:: Your goal ::
Reproduce the listing below with every "uppermost" replaced by "highest" and nothing else changed. Omit the pictures.

------ Supplied information

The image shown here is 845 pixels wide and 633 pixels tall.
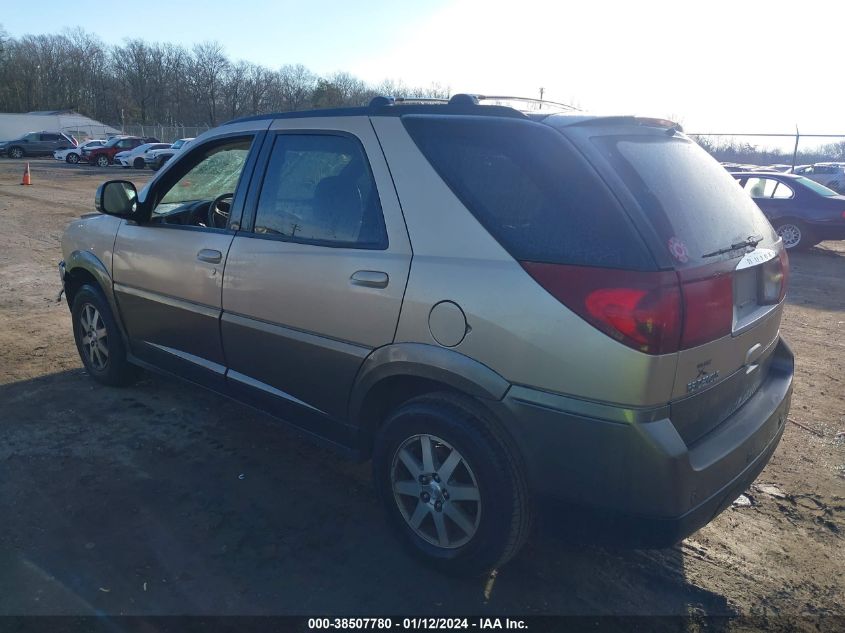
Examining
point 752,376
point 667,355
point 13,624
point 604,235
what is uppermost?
point 604,235

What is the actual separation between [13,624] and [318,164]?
2.38 m

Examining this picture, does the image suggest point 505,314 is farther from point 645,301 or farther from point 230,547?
point 230,547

------------

:: Reply to the exercise ::
The image shown here is 845 pixels wide and 633 pixels tall.
Examining
point 752,376
point 667,355
point 13,624
point 604,235
what is highest?
point 604,235

What is the actual separation between [13,624] and [318,164]?
2.38 m

Examining this picture, does the image suggest point 505,314 is farther from point 645,301 or farther from point 230,547?
point 230,547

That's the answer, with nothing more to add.